● **PROBLEM TO SOLVE**
Please answer these questions from the Prometheus configuration post below:
1. Which scrape target is reported as down?
2. What value is scrape_interval set to under global?
3. What value does the monitor label have under external_labels?

─── EXERCISE PASSAGE

All are OK but facings problem on "kubernetes-service-endpoints", saying its down and looks like its taking internal kubernetes IP.

My prometheus config file as follows ...

--
### #prometheus.yml
# my global config
global:
  scrape_interval:     15s # By default, scrape targets every 15 seconds.
  evaluation_interval: 15s # By default, scrape targets every 15 seconds.
  # scrape_timeout is set to the global default (10s).

  # Attach these labels to any time series or alerts when communicating with
  # external systems (federation, remote storage, Alertmanager).
  external_labels:
      monitor: 'codelab-monitor'

# Load and evaluate rules in this file every 'evaluation_interval' seconds.
rule_files:
  # - "first.rules"
  # - "second.rules"

# A scrape configuration containing exactly one endpoint to scrape:
# Here it's Prometheus itself.

──────
─── SUPPLIED MATERIAL

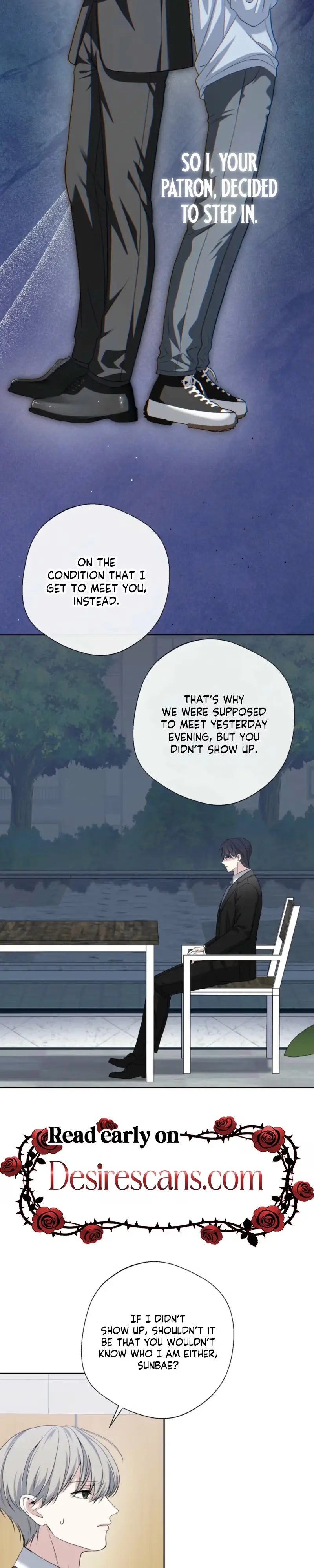 Read Shutter Speed chapter 3 image 15 on Lezhin
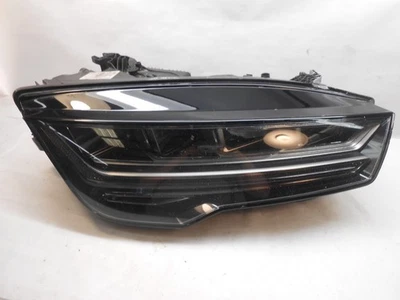 Faro derecho LED AUDI A7 RS7 4GA 4GF Sportback 4G8941774M GE0132 Foto 1 de 4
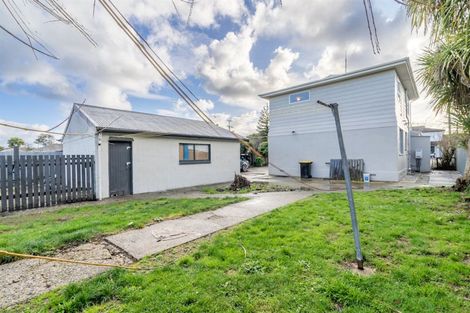 Photo of property in 111 Oreti Street, Kingswell, Invercargill, 9812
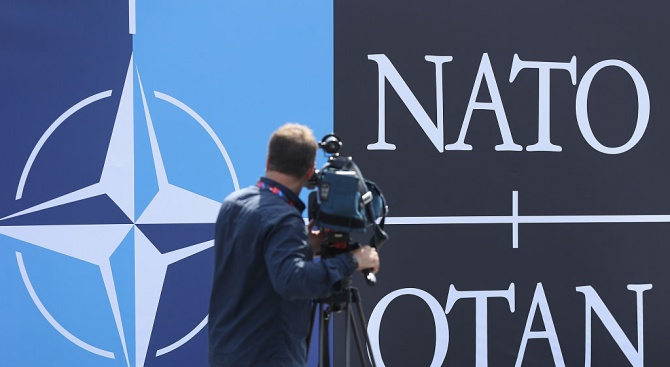 Военните лидери на НАТО ще се срещнат в Полша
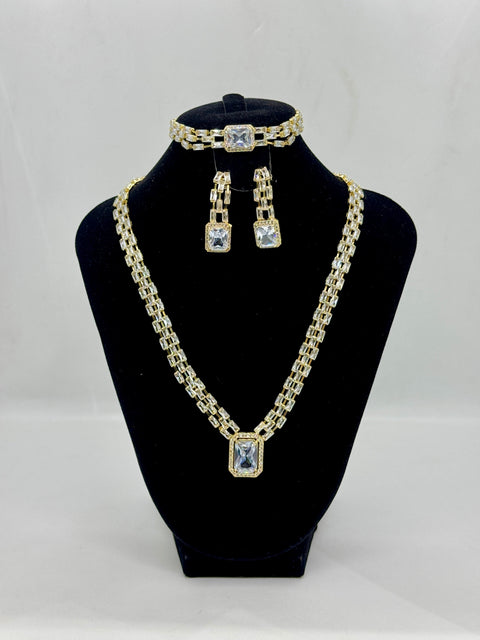 3-Piece Chain Sets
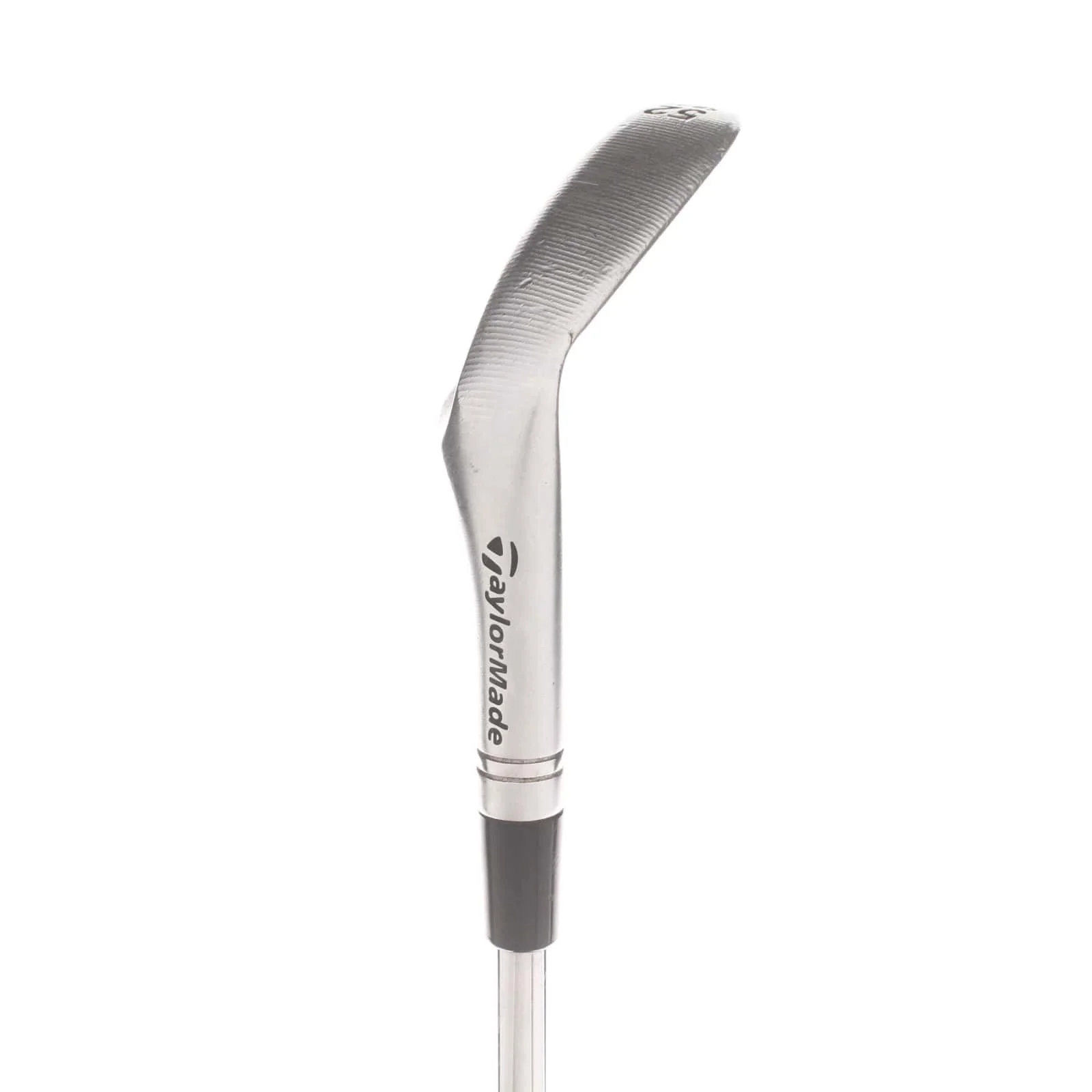 TaylorMade MG3 Steel Mens Right Hand Gap Wedge 52* 9 Bounce S Grind Wedge - dg s200 tour issue - Image 3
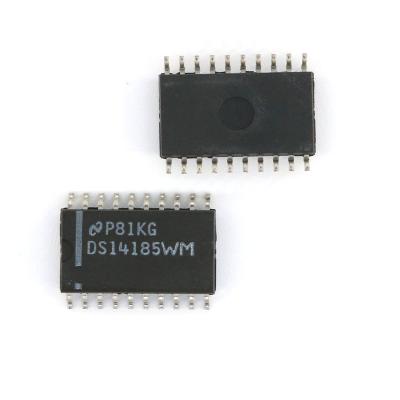 China New and original DS14185WM from original TI the integrated circuit OEM one-stop service for sale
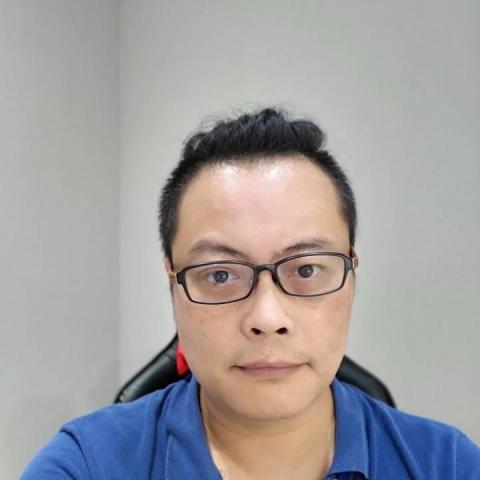 Jeff Lu Jeff Lu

──────

● **SOLUTION**
1. kubernetes-service-endpoints
2. 15s
3. codelab-monitor